Im Namen der amtierenden französischen EU-Ratspräsidentschaft erklärte Frankreichs Europa-Staatssekretär Jean-Pierre Jouyet am Mittwoch in Brüssel vor den Europaabgeordneten: „Wir haben keine amerikanische Krise, wir haben eine internationale Krise.“ Damit die Europäische Union ihrer Verantwortung gerecht werden könne, müssten die nationalen Maßnahmen in einen europäischen Rahmen gestellt werden. Jouyet wörtlich: „Wir müssen sofort handeln. Die Spareinlagen müssen garantiert werden. So können wir das Vertrauen wieder herstellen.“

Nach Ansicht von Kommissionspräsident José Manuel Barroso ist die gegenwärtige, „nie da gewesene Finanzkrise“ von den Vereinigten Staaten verursacht worden. Europa habe jedoch noch nicht die Instrumente, um eine europäische Antwort geben zu können. „Wenn wir nicht koordiniert handeln, wird es sehr schwer für Europa, die Krise zu überwinden. Wir können und wir müssen mehr tun“, meinte Barroso, der empfahl, Rettungsmaßnahmen im europäischen Rahmen abzusprechen. Die Mitgliedstaaten sollten sich der grenzüberschreitenden Wirkungen ihres Handelns bewusst sein, mahnte Barroso, der einen europäischen Ansatz bei der Bankenaufsicht empfiehlt. Nötig sei jetzt „nicht nur Liquidität, sondern Glaubwürdigkeit“.

Der Vorsitzende der christdemokratischen EVP-Fraktion, Joseph Daul, nahm im Europäischen Parlament die Sorge um die Arbeitsplätze und um das Geld der Sparer in den Blick, mahnte aber auch mehr Kontrolle und strengere Regeln an. Der Vorsitzende der Sozialistischen Fraktion, Martin Schulz, meinte, nun müsse der Steuerzahler die Zeche für das „neoliberale Dogma“ zahlen. Bestimmte Formen der Spekulation, etwa auf Lebensmittel, sollten ganz verboten werden. Eine gemeinsame, also europäische Antwort auf den gegenwärtigen Sturm forderte auch der Vorsitzende der Liberalen im Europaparlament, Graham Watson. Die Krise zeige die „Exzesse der ineffektiv geregelten Märkte“, so Watson, der sich zu einem „ehrlichen Kapitalismus“ mit Kontrolle bekannte.

Eile ja, aber nicht auf Kosten der Stabilität

Ähnlich wie sein Fraktionschef Schulz warb auch der SPD-Abgeordnete Jo Leinen für eine schnelle Ratifizierung des Vertrags von Lissabon. Alles schreie jetzt nach einem starken Europa. Die Europäische Union könne für viele Probleme die Lösung sein, meinte Leinen. Ähnlich will auch der ÖVP-Abgeordnete Othmar Karas mehr Dynamik in die europäische Gemeinsamkeit bringen: Es brauche eine europäische Bankenaufsicht, Mindeststandards für Rating-Agenturen, Kreditvergaben und Investments. „Interventionen zur Stabilisierung oder Rettung von Kreditinstituten können jedoch nicht Aufgabe der EU sein.“ Das sei die Verantwortung der Mitgliedstaaten „und der Verursacher der Krise“, so Karas.
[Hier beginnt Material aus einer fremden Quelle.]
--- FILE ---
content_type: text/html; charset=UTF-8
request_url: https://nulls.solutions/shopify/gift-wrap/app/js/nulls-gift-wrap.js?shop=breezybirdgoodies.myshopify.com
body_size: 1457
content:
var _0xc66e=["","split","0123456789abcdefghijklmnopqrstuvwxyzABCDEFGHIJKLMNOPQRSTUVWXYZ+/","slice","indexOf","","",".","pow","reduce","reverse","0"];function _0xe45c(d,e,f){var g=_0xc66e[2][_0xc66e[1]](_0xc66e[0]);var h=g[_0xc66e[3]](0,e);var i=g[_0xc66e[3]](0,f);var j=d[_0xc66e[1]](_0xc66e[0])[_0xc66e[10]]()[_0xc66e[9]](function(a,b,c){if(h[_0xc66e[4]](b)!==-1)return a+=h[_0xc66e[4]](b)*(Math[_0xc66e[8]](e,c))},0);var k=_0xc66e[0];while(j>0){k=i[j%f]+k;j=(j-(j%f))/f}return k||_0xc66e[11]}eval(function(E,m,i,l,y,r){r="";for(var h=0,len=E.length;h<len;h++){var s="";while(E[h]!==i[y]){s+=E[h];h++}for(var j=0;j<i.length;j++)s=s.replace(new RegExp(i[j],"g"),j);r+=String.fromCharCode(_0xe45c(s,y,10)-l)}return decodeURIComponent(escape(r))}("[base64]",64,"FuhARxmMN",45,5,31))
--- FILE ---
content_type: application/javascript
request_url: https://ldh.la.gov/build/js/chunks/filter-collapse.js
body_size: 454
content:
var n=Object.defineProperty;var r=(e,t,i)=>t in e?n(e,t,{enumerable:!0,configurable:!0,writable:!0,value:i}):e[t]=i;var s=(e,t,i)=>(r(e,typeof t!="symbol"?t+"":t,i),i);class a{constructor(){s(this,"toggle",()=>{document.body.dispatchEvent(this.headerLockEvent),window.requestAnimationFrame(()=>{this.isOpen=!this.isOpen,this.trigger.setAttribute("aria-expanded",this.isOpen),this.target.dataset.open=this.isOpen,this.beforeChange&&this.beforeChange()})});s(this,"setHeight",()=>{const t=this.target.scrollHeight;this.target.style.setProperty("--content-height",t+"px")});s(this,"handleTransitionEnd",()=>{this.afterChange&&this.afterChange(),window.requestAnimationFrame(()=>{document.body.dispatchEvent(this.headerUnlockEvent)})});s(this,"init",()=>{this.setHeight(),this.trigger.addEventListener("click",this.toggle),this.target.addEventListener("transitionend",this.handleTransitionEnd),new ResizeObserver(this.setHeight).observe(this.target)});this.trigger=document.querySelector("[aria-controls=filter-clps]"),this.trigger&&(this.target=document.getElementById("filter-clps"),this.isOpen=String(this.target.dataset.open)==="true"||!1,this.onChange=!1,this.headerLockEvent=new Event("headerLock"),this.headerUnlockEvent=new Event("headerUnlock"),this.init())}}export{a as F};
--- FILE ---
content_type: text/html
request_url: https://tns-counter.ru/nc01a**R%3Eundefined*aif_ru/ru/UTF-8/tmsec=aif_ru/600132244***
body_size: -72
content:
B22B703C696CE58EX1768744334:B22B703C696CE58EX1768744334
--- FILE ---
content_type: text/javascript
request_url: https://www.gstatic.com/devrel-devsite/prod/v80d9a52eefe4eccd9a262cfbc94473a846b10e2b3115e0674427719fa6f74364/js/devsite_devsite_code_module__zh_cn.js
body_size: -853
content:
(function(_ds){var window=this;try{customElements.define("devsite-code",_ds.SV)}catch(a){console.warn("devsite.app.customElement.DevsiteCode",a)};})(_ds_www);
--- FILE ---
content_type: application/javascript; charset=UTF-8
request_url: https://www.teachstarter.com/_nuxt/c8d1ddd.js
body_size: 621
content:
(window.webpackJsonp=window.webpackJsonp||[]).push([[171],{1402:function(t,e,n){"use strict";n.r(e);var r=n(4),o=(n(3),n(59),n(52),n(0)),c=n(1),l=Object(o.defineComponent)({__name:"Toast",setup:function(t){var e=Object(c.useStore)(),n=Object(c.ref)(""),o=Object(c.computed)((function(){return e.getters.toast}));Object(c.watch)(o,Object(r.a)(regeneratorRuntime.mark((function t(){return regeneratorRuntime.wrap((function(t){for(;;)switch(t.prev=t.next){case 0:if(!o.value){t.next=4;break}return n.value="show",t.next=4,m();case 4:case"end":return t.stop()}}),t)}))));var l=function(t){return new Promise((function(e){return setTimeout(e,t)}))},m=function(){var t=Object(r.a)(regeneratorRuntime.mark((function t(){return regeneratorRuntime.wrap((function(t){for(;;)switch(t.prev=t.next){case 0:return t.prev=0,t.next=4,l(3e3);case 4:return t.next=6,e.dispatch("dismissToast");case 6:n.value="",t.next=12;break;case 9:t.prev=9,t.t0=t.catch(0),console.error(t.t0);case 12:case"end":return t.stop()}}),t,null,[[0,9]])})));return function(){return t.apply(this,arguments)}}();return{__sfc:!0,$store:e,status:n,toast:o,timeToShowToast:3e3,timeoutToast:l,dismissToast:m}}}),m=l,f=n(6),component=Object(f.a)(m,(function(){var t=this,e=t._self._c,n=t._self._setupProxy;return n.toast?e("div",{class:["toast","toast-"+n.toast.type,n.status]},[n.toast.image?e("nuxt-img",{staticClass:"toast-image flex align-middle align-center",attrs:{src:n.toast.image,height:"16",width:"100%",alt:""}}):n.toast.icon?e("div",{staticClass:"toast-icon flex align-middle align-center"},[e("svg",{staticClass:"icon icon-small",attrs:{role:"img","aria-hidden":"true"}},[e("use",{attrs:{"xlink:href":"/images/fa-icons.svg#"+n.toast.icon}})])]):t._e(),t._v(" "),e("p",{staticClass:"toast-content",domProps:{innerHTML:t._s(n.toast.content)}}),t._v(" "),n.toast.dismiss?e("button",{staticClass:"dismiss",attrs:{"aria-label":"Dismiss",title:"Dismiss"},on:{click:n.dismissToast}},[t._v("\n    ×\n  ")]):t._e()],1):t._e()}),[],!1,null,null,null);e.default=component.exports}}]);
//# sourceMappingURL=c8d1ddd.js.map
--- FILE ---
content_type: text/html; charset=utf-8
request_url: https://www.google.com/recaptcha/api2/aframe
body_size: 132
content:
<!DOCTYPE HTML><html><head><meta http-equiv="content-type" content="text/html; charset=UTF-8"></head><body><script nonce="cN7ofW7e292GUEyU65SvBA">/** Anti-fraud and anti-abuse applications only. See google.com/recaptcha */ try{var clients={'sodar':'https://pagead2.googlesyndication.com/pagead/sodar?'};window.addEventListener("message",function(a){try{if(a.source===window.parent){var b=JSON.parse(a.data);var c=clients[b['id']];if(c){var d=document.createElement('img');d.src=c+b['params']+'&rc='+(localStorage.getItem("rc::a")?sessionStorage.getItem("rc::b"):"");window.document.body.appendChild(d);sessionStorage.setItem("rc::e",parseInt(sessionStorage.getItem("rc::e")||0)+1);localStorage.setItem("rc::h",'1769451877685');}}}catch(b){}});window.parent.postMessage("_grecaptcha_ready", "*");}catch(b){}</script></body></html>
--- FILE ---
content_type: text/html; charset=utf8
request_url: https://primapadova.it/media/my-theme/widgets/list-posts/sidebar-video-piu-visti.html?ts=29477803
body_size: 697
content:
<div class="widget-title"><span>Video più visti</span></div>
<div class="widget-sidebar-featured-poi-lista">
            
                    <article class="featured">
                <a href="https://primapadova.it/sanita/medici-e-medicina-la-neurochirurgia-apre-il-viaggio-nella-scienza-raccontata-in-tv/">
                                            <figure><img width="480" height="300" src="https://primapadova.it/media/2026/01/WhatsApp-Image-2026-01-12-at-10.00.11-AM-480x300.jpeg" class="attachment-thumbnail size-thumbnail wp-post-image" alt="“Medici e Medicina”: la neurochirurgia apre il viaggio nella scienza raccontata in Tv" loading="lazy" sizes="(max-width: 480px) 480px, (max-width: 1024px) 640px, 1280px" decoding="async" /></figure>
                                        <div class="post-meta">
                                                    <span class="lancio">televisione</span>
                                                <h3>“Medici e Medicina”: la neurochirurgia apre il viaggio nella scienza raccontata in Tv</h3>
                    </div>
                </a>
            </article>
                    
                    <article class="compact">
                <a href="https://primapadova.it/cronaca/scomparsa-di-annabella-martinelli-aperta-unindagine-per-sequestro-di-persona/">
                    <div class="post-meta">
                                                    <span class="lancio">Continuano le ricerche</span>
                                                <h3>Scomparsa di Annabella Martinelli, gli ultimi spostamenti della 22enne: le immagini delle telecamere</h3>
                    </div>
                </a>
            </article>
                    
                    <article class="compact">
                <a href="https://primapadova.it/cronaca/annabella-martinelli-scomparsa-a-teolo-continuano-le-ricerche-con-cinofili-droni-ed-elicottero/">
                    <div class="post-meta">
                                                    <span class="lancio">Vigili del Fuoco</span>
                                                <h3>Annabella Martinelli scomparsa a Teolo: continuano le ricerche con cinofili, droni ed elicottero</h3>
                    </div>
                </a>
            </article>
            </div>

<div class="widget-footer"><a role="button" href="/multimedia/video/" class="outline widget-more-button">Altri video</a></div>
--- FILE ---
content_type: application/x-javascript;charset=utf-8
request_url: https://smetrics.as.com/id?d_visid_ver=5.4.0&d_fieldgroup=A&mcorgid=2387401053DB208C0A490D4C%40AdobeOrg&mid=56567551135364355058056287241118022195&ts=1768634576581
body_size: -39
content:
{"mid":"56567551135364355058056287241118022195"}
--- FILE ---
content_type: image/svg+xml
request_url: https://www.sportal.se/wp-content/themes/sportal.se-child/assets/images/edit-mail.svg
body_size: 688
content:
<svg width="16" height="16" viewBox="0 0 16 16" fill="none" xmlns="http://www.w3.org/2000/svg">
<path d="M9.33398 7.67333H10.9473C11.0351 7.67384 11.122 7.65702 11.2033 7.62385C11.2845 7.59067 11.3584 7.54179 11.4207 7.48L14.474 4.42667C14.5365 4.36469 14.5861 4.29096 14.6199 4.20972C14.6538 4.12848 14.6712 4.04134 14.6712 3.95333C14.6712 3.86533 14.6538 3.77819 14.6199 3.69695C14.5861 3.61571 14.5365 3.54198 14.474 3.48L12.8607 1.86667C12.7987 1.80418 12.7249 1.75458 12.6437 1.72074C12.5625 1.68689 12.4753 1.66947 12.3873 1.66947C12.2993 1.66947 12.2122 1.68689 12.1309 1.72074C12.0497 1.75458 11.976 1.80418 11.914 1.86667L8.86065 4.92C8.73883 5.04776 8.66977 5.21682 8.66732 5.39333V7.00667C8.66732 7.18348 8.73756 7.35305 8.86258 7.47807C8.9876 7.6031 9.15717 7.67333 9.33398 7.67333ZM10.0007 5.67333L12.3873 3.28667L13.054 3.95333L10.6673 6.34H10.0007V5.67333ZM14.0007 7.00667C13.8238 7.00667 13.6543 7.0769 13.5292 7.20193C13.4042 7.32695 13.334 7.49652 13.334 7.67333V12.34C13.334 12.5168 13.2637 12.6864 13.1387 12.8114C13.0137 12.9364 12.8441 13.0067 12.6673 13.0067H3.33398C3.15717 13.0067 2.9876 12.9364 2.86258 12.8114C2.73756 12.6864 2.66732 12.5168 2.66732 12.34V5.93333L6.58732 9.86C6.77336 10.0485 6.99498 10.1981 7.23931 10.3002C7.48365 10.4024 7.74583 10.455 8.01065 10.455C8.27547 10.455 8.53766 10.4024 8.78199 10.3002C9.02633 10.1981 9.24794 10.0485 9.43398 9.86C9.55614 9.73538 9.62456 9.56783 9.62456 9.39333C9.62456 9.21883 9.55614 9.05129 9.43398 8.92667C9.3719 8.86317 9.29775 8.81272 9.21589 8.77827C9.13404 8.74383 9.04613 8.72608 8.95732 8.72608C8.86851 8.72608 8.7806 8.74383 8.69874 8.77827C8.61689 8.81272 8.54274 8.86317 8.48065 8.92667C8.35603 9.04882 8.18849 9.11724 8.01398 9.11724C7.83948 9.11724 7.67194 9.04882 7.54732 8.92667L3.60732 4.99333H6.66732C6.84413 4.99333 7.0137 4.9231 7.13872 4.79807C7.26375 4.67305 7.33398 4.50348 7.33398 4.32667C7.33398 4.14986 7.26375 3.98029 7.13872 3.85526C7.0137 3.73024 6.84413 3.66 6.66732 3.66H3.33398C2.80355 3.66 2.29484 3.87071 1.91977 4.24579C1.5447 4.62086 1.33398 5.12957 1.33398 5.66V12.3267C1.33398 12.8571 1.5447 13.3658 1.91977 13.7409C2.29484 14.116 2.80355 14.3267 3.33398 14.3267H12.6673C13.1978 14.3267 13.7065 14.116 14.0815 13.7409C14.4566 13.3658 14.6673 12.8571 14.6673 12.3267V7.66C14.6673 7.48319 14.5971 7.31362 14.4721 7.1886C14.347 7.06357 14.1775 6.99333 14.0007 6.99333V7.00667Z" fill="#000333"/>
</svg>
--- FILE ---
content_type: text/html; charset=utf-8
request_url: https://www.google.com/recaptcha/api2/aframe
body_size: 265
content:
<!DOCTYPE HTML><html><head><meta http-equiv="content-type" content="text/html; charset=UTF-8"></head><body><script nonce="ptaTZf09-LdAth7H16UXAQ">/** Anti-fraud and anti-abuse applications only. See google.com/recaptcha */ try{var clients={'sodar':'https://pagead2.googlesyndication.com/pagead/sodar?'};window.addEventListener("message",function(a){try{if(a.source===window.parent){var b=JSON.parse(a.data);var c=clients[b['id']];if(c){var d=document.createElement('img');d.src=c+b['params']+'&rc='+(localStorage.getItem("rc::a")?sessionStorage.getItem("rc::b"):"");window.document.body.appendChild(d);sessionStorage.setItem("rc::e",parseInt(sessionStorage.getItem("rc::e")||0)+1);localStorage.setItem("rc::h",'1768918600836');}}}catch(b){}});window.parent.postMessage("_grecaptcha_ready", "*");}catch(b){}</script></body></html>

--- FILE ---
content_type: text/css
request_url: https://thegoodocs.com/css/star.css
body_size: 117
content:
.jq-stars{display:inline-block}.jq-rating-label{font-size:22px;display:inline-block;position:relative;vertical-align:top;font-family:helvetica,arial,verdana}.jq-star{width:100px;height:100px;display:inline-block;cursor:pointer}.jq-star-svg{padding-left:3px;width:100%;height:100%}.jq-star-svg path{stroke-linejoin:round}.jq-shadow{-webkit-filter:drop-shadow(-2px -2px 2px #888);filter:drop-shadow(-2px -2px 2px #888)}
Der Vorsitzende der CSU-Europagruppe, Markus Ferber, meint, das Europäische Parlament sei bereit, die von der EU-Kommission auszuarbeitenden Gesetzgebungsvorschläge für einen transparenteren und stabileren Rahmen für die Finanzwirtschaft „so schnell wie möglich zu beschließen“. Voraussetzung sei aber das volle Mitspracherecht des Europaparlaments. Dies sei für neues Vertrauen an den Finanzmärkten unabdingbar. Der Vorsitzende der CDU-Europaabgeordneten, Werner Langen, machte Teile der EU-Kommission dafür mitverantwortlich, dass die aus den USA kommende Finanzkrise immer stärker auf Europa übergreift. Eine europäische Finanzmarktgesetzgebung und europäische Finanzaufsicht unter Führung der EZB sei längst notwendig. Die jetzt gebotene Eile dürfe aber nicht auf Kosten der Stabilität gehen, so Langen.